The reason is that effort affects output only through human capital, so in these stable examples with \(|\alpha| < 1\) its steady-state effect on output is governed by \(g \beta / (1 - \alpha)\), and a small \(\beta\) leaves the firm with too little signal to pin down \(u_0\) over this horizon.
The speed of learning also reflects the measurement noise \(R\), the shock scale \(c\), and the firm’s prior variances.
We can also give every worker the same true initial state, here \(h_0=2\) and \(u_0=1\), by passing a fixed μ_sim_0 and a zero Σ_sim_0 to simulate_workers.
fig, ax = plt.subplots(figsize=(7, 7))
μ_sim_0 = np.array([[2.0],
[1.0]])
Σ_sim_0 = np.zeros((2,2))
uhat_0s = [2, -2, 1]
αs = [0.2, 0.3, 0.5]
βs = [0.2, 0.9, 0.3]
for i, (uhat_0, α, β) in enumerate(zip(uhat_0s, αs, βs)):
worker = create_worker(uhat_0=uhat_0, α=α, β=β)
simulate_workers(worker, T, ax, μ_sim_0=μ_sim_0, Σ_sim_0=Σ_sim_0,
diff=False, name=r'$u_{{{}, 0}}$'.format(i))
# This controls the boundary of plots
ax.set_ylim(ymin=-3, ymax=3)
ax.legend(bbox_to_anchor=(1, 0.5))
plt.show()
Fig. 46.6 Inferred work ethic when every worker starts at \(h_0=2\) and \(u_0=1\)#
Even though the firm begins from different prior means \(\hat u_0\), all three workers share the true work ethic \(u_0 = 1\), and the inferred paths converge to that common dashed line at speeds that again reflect each worker’s \(\beta\).

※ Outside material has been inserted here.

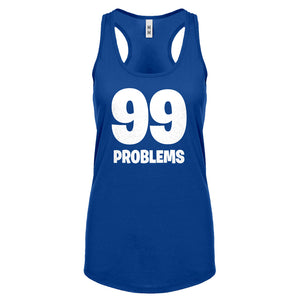 Racerback 99 Problems Womens Tank Top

Finally, we track a single worker type under two different true effort levels, comparing a hard-working worker with \(u_0=100\) against a normal worker with \(u_0=30\).
T = 50
fig, ax = plt.subplots(figsize=(7, 7))
μ_sim_0_1 = np.array([[1],
[100]])
μ_sim_0_2 = np.array([[1],
[30]])
Σ_sim_0 = np.zeros((2, 2))
worker = create_worker(uhat_0=1, α=0.5, β=0.3)
simulate_workers(worker, T, ax, μ_sim_0=μ_sim_0_1, Σ_sim_0=Σ_sim_0,
diff=False, name=r'Hard-working worker')
simulate_workers(worker, T, ax, μ_sim_0=μ_sim_0_2, Σ_sim_0=Σ_sim_0,
diff=False, name=r'Normal worker')
ax.legend(bbox_to_anchor=(1, 0.5))
plt.show()
Fig. 46.7 A hard-working worker and a less hard-working worker#
Both inferred paths start from the firm’s common prior \(\hat u_0 = 1\) and climb toward their different true values, showing that the filter corrects the gap between prior and truth as evidence accumulates.
46.6. Future extensions#
We can do lots of enlightening experiments by creating new types of workers and letting the firm learn about their hidden (to the firm) states by observing just their output histories.